Task objective: Show every line of the listing below that contains the word "AMBIENTE", matching case exactly.

Information provided:
_ _ _ _ _
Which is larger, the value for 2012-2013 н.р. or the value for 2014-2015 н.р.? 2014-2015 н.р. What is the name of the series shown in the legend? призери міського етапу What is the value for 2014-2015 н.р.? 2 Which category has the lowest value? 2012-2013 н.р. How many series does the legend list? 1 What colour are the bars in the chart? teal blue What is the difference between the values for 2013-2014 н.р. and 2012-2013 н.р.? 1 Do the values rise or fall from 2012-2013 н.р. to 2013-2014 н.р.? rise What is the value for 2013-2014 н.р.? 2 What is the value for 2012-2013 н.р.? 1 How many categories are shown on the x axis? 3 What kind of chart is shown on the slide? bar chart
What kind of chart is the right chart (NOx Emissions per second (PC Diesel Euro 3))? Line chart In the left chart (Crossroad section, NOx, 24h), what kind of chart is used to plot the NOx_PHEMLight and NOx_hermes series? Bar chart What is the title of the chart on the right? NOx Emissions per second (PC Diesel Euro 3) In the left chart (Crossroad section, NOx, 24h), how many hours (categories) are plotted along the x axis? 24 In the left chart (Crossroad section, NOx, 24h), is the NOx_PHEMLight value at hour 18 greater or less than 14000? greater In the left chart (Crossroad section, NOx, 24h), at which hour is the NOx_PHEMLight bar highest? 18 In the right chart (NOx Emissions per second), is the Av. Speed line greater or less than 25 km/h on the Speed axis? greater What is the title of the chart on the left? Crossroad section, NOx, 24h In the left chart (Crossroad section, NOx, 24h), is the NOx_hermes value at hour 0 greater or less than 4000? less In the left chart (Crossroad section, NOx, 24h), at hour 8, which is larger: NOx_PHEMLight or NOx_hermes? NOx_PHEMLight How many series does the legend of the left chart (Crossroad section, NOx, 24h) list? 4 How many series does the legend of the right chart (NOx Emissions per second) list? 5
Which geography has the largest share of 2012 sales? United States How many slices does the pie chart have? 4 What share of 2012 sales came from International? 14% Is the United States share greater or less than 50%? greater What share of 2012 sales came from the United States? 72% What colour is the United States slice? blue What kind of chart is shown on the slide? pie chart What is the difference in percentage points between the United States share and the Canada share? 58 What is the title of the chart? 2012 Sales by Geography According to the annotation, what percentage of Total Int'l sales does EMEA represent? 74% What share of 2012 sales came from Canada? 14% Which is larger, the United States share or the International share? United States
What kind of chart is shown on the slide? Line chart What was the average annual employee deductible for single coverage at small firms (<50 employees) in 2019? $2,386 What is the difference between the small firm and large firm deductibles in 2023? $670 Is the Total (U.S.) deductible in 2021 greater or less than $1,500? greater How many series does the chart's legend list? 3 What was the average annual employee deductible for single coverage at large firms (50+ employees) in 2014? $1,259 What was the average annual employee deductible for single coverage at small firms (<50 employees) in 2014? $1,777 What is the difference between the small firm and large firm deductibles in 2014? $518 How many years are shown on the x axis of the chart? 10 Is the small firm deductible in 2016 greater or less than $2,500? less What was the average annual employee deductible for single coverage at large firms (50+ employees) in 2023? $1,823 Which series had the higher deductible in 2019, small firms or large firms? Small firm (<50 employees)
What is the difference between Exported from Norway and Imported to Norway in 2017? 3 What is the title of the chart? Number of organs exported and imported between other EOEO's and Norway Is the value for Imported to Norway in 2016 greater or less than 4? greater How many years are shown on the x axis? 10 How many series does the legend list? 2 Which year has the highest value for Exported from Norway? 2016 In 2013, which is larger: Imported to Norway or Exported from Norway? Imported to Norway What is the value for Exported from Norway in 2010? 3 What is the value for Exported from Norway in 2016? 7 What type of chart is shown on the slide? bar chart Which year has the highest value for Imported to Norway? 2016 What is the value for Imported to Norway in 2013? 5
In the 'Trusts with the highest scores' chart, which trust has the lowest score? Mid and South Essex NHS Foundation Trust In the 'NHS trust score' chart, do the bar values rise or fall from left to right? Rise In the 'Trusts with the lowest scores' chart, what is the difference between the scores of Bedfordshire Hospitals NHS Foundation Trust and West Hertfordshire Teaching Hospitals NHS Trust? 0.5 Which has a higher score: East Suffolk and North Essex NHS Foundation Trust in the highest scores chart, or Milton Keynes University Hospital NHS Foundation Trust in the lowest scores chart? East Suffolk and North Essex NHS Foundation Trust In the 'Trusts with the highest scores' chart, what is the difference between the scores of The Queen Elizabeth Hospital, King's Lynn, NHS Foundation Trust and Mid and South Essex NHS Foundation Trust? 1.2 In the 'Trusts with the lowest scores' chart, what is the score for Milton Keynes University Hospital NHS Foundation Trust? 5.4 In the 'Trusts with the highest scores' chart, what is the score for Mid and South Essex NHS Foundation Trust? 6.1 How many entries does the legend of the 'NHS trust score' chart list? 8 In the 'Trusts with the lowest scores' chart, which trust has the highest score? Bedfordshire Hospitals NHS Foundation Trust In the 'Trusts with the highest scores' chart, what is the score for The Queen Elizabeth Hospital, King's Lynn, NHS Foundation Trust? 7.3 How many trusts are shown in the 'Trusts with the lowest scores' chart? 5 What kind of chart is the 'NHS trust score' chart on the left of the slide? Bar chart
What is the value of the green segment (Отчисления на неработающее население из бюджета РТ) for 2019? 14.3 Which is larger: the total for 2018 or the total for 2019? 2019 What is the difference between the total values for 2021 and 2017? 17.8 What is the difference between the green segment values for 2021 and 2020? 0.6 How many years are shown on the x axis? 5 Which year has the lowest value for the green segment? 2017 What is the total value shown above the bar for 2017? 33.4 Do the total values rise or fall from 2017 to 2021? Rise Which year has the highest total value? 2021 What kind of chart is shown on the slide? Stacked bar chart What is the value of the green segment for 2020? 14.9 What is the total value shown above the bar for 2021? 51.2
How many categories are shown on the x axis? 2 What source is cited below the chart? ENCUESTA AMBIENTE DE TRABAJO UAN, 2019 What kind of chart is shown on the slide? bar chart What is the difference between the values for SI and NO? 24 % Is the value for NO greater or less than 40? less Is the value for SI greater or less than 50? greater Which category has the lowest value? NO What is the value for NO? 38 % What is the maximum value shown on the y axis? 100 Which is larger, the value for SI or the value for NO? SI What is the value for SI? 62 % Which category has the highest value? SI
_ _ _ _ _
Result for this task:
How many categories are shown on the x axis? 2 What source is cited below the chart? ENCUESTA AMBIENTE DE TRABAJO UAN, 2019 What kind of chart is shown on the slide? bar chart What is the difference between the values for SI and NO? 24 % Is the value for NO greater or less than 40? less Is the value for SI greater or less than 50? greater Which category has the lowest value? NO What is the value for NO? 38 % What is the maximum value shown on the y axis? 100 Which is larger, the value for SI or the value for NO? SI What is the value for SI? 62 % Which category has the highest value? SI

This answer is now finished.